Dans la pénombre, quelques irlandais attablés boivent en connivence, des irlandaises en mini et chevelure rousse boivent en rigolant, un bison boit en silence. van Morrison chante, des choeurs en chaleur, je regarde le coeur de ces irlandaises, le mien bat-il encore. J'imagine qu'après Van, la radio diffusera probablement un titre de U2, entre un Sinead O'Connor, avant qu'elle se mystifie, et les belles brunes des Coors. Il faut une musique de là-bas pour savourer pleinement la mélodie de la Guinness. Mais revenons à Morrison, l'emblème même de l'Irlande. Un pub sans lui n'est pas un pub irlandais, c'est dans la charte des pubs irlandais.
Dans mon baluchon, j'y ai mis mon guide touristique, façon vieux routard, mais à la plume de
Pete McCarthy, toujours prêt à m'embarquer dans tous les pubs « authentiques » d'Irlande et de ses landes. D'ailleurs, entre deux gorgées, je te pose cette petite question : à quoi reconnait-on un « petit » village d'Irlande ? Au fait qu'il y ait moins de 5 pubs dans la rue principale. Moi, il ne m'en faut qu'un, pour me sentir dans mon univers, un authentique, avec ces vieilles odeurs de fumées qui traînent depuis des années, ces parfums de vieux cuir encore présents, ces effluves de gerbes qui habillent les quatre coins du local, une lumière tamisée pour que j'imagine encore mieux les jambes de ces irlandaises et que je caresse du regard leur chandail. Pete m'emmène donc dans ces petits villages, à bord de son vieux tacot, d'une solidité allemande.

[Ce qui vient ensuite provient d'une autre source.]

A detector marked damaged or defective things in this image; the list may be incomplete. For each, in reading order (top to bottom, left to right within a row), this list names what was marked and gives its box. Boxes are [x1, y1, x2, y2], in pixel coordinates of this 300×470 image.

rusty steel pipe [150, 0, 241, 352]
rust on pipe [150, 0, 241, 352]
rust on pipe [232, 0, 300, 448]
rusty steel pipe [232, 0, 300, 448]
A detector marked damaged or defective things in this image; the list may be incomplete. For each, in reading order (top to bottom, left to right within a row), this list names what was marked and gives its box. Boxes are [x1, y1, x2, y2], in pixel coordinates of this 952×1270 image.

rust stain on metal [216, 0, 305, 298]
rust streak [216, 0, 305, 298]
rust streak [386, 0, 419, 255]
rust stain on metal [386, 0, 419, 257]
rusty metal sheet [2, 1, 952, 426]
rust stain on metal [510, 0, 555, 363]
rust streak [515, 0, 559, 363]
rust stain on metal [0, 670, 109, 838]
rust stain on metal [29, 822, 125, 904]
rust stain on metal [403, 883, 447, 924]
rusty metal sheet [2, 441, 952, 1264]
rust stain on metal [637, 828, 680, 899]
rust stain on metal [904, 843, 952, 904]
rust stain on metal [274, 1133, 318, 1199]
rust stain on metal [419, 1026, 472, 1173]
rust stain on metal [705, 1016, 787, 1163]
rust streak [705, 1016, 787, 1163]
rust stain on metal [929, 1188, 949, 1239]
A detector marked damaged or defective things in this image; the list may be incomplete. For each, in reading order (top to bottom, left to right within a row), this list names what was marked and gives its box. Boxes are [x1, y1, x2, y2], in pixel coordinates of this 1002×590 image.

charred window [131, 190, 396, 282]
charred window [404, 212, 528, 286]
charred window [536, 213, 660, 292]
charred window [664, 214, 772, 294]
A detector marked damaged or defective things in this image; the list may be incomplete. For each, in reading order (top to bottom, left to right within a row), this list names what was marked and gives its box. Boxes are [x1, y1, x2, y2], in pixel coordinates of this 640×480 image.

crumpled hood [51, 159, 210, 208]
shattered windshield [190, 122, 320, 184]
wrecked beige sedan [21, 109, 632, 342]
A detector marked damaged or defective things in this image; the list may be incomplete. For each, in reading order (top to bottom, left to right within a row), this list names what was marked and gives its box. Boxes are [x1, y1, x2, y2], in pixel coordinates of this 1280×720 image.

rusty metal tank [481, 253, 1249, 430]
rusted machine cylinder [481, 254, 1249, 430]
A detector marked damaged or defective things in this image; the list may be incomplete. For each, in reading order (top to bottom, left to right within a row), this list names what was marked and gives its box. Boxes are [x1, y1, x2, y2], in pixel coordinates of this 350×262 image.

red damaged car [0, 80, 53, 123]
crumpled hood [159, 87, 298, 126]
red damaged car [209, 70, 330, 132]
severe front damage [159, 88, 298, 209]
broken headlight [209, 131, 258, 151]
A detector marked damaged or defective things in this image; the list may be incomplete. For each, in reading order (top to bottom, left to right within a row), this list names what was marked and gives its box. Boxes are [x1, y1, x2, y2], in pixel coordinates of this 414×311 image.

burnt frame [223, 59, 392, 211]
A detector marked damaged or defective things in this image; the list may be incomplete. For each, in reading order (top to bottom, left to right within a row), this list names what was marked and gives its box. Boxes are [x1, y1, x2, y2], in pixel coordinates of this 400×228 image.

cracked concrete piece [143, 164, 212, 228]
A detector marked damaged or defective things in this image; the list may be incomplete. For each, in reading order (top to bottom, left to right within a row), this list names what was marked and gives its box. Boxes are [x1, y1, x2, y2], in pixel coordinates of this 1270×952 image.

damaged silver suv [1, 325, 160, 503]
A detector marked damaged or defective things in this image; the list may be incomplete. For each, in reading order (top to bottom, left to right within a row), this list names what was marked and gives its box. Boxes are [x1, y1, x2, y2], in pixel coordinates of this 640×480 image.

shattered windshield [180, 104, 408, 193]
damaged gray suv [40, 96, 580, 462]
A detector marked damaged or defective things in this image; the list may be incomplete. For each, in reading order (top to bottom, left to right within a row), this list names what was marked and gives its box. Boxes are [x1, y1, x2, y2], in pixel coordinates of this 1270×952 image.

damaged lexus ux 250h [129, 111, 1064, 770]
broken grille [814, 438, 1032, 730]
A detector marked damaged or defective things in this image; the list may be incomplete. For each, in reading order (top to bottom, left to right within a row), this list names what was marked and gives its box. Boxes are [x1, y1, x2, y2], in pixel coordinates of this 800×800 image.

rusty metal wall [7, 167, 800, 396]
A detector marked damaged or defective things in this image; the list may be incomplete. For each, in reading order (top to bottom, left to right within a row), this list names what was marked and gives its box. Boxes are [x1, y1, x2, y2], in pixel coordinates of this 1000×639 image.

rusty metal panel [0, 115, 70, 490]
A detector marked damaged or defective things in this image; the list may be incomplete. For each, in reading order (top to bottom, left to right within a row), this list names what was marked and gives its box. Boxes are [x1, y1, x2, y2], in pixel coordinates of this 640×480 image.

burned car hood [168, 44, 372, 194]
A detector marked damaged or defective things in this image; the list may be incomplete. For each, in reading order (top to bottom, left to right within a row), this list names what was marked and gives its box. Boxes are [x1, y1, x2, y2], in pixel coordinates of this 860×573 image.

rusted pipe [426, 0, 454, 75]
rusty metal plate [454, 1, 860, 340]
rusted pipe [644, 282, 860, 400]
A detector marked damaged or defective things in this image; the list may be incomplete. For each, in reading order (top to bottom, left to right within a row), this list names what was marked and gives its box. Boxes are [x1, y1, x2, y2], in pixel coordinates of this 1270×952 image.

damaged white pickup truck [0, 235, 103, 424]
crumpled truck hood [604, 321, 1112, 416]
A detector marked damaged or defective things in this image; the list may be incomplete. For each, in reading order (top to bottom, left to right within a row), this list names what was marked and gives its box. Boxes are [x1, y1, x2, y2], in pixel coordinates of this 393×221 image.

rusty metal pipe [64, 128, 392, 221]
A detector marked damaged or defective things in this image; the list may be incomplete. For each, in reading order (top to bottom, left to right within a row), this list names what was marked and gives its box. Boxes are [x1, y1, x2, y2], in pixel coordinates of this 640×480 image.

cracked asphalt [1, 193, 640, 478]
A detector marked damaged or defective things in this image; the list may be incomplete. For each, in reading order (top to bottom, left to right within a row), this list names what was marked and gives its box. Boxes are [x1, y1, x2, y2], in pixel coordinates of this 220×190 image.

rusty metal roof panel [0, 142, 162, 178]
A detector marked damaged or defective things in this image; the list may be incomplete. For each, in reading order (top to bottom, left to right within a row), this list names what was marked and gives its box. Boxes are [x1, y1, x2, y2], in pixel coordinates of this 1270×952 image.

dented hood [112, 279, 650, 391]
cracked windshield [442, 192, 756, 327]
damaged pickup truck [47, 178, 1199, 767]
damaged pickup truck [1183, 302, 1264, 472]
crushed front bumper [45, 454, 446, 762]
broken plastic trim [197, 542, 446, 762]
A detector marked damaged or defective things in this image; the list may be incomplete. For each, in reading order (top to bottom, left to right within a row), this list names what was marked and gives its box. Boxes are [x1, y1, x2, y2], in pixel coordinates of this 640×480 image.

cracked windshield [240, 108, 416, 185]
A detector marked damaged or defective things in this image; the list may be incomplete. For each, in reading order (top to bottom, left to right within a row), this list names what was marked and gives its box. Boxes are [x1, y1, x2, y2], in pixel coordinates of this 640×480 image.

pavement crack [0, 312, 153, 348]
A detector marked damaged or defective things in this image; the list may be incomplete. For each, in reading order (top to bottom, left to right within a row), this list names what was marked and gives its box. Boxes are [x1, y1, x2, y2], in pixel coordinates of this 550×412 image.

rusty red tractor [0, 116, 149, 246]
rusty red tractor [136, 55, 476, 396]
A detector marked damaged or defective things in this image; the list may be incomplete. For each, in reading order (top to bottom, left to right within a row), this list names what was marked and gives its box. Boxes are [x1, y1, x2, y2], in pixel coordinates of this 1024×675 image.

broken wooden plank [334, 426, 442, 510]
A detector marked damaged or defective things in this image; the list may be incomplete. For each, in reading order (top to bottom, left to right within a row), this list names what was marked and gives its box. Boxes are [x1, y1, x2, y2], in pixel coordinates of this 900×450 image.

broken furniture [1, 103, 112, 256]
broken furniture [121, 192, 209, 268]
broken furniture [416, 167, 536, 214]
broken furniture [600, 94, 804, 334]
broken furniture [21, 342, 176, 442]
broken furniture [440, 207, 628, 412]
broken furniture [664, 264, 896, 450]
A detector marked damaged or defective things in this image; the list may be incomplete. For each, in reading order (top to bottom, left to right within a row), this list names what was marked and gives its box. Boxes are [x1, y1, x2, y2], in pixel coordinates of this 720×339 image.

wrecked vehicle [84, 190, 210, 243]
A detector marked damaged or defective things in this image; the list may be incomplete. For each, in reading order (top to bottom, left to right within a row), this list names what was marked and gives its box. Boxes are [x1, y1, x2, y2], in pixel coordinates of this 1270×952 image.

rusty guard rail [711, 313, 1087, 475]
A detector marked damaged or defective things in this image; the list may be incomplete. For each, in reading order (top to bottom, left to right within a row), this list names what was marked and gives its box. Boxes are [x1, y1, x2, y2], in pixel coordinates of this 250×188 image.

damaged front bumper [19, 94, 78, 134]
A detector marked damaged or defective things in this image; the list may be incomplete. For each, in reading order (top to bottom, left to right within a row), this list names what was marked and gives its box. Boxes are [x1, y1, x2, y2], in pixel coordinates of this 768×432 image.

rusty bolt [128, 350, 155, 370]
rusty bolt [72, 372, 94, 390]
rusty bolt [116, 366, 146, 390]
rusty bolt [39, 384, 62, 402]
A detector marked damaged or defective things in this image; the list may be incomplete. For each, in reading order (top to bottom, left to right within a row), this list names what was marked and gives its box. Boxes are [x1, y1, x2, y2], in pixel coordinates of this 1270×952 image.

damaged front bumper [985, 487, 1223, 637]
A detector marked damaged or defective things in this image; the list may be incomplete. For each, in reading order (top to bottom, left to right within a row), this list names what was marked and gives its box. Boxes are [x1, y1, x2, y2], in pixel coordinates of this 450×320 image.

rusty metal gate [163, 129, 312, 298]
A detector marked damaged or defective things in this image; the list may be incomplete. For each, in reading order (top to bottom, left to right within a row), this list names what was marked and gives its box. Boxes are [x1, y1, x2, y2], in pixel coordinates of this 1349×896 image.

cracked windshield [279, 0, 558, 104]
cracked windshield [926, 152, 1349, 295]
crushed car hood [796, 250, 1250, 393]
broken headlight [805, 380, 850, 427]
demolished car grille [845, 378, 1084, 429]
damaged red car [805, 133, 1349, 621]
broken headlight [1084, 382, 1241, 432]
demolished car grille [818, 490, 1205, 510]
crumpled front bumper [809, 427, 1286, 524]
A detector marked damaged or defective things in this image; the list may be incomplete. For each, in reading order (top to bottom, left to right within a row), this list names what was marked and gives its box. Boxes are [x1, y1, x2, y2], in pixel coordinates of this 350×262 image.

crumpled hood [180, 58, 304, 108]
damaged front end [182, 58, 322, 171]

Du coup, je navigue de pub en pub, une vraie pérégrination entre deux grains mouillés, histoire de se sécher un peu le gosier. Parce qu'il est question essentiellement de bières, et d'un autre temps, celui de la pinte de Guinness. Mais en plus, je visite des coins encore sauvages, je croise les regards de vieux types qui sont là uniquement pour partager une bière et quelques longues minutes de leur temps perdu avec un étranger comme moi. Et j'ai là, à l'autre bout du zinc, mon ami du folk, ce gars avec sa guitare qui n'a pas tout à fait la crinière de van ni sa voix, mais on s'en fout, parce qu'avec une bière, on a encore envie qu'il joue, - « En tout cas, c'est ce que je me dis au bout de trois pintes de stout. » - qui m'a convié à partager ce chemin qui pourrait être celui de Compostelle, parce qu'enclin également à la spiritualité des celtes. Tournée générale. Into the Mystic... van Morrison.